XML & Charset & PG Tab
Make XHTML code HTML-compatible—this
option enables certain special actions to make the generated XHTML
code backward-compatible with the browsers that understand only
HTML markup. Those actions include inserting a space just before
/> in single tags; duplicating the
"id" attribute with "name" having the same value; and specifying the
document encoding not only in the XML data type declaration at the
beginning but also in the HTML META tag in the TITLE section. It is
advisable to use this compatibility mode at all times. This
checkbox is duplicated on the General Tab.
Do not insert XML declaration at the
beginning—this option suppresses the insertion of the
encoding="windows-1252"?> declaration (the actual
encoding may differ). Normally the XML declaration is required by
the standard, but some old HTML-only browsers may have a problem
processing such documents. For example, Internet Explorer 6 will
use the quirks mode when encountering such a declaration. So if
compatibility with older browsers is required, just omit the
declaration by enabling this option.
Don't enclose content of <STYLE>,
<SCRIPT> tags into CDATA marks—this option suppresses
the insertion of CDATA marks before and after the content of the
STYLE and SCRIPT tags. CDATA marks are normally required to let an
XML parser handle the < and > characters within included
styles and scripts. But it is better not to use CDATA marks in HTML
documents at all, otherwise some older browsers may be unable to
display them properly.
Encoding is an option that lets you specify the codepage for
the output (X)HTML and CSS files. You can use any encoding
installed on your system, as well as use the Unicode
pseudo-codepages UTF-8 and UTF-16. However, using UTF-7 is strongly
discouraged as this format was developed as a workaround solution
for older e-mail systems that could handle ASCII characters in the
e-mail message’s character content stream only. Now this format is
rarely used. Besides, the word
wrapping functionality will not work with this encoding.
According to some surveys, currently the most used encoding for
websites is UTF-8. It is a variable-character-length encoding
scheme that can represent all Unicode code points. The character
size is from 1 byte (for ASCII characters, which are represented by
their 1-byte ASCII codes; pure ASCII text encoded in UTF-8 has
exactly the same representation as when encoded in ASCII) to 4
bytes (for characters with Unicode code points in the range from
U+10000 to U+1FFFFF).
Another popular variable-character-length encoding scheme is
UTF-16. Its character size is 2 bytes for most characters, and 4
bytes (special sequences called “surrogate pairs”) for symbols
whose codes do not fit into one 2-byte character. UTF-16(MSB) means
that the Most Significant Byte goes first; this encoding is also
known as BE, or Big Endian. UTF-16(LSB) means that the Least
Significant Byte goes first; this encoding is also known as LE, or
Little Endian. Windows uses LSB, or Little Endian, for the internal
representation of all Unicode strings. So it is more efficient to
use this option if the document will mostly be used on the Windows
platform. To prevent any misinterpreting of the encoding, if UTF-16
is used, DocToHtml always puts the BOM (Byte Order Mask) 2-byte
sequence in the beginning of the output file.

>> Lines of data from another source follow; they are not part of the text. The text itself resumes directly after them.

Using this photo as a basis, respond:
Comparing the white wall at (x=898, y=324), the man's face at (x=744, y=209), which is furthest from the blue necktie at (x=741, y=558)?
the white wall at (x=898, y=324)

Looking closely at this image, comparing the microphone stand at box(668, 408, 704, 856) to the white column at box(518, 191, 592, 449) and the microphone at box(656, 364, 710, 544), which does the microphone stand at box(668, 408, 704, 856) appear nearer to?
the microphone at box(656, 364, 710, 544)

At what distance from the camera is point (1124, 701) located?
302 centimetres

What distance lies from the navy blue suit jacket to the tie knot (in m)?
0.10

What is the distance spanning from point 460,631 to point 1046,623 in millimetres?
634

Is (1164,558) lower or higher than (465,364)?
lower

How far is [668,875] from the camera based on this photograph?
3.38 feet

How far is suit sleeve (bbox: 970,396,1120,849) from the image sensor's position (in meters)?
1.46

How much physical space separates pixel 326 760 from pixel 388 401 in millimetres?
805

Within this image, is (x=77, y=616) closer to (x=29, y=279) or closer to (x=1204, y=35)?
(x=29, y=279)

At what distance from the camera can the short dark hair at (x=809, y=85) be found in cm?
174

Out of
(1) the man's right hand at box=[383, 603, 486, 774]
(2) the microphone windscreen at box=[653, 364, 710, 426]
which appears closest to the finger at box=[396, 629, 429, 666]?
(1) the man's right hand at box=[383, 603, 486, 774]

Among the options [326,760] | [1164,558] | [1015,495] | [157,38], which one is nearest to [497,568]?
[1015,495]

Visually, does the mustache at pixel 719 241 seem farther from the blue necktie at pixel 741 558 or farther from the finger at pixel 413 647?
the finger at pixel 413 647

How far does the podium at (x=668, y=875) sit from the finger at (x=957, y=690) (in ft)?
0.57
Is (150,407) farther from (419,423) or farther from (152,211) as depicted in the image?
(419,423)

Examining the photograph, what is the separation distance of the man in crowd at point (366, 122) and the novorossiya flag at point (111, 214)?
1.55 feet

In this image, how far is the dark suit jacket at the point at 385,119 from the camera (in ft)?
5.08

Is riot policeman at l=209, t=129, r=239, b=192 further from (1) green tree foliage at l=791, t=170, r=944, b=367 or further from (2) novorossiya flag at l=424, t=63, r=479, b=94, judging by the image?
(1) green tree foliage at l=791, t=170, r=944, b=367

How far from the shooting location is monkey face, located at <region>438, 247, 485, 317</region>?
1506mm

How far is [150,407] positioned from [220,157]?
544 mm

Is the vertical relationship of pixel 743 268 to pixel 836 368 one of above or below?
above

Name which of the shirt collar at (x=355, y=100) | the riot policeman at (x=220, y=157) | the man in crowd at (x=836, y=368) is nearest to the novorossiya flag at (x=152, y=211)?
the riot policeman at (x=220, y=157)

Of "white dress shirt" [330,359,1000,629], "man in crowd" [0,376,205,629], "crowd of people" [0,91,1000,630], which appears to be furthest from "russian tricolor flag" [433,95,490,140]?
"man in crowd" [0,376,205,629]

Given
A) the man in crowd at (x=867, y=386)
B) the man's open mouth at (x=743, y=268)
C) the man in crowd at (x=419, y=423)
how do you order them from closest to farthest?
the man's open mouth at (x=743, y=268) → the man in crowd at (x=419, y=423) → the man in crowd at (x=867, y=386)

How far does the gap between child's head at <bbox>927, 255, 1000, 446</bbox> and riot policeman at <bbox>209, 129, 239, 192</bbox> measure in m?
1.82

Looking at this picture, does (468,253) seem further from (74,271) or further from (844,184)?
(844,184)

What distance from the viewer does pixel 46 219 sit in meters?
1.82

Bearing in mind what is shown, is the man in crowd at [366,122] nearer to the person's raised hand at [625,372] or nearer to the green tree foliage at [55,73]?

For multilingual documents, it is recommended to use a Unicode
encoding. When a character from the input document is not
representable in the output encoding, DocToHtml will insert an
escape numeric entity with its Unicode code; for example,
¡ (the ¡ letter will be displayed). Such entities,
although correctly recognized by all browsers, add to the output
document size and decrease the readability of the (X)HTML code.
The word wrapping function
relies on whitespace characters to determine potential break
positions, and therefore will not work correctly with any
hieroglyphics languages, such as Chinese, Japanese, or Korean.
If you do not see a desired encoding in this list, it
means that it is not installed on your system. For instructions on
how to install a codepage, please read the MSDN article “How to install a code
page” on the Microsoft website. DocToHtml reads the list of
available codepages only at launch, so remember to restart it after
adding a new codepage to your system.
Windows does not provide any way to obtain the standard codepage
name, which could be used as a value for the “charset” HTML
property or the “encoding” XML property. So DocToHtml has a
built-in list of codepages with their corresponding standard names.
Currently it consists of 161 items. If your codepage is not on the
list, you will see an appropriate warning. Please inform us about
that, so that we can add a new codepage–name pair to the list.
Use controls at the bottom of this Tab to set parameters for the
<RUBY> tags. “PG” stands for
Phonetic Guide, a MS Word term to denote small
characters above the regular text. They can be used, for example,
to create Furigana or Pinyin.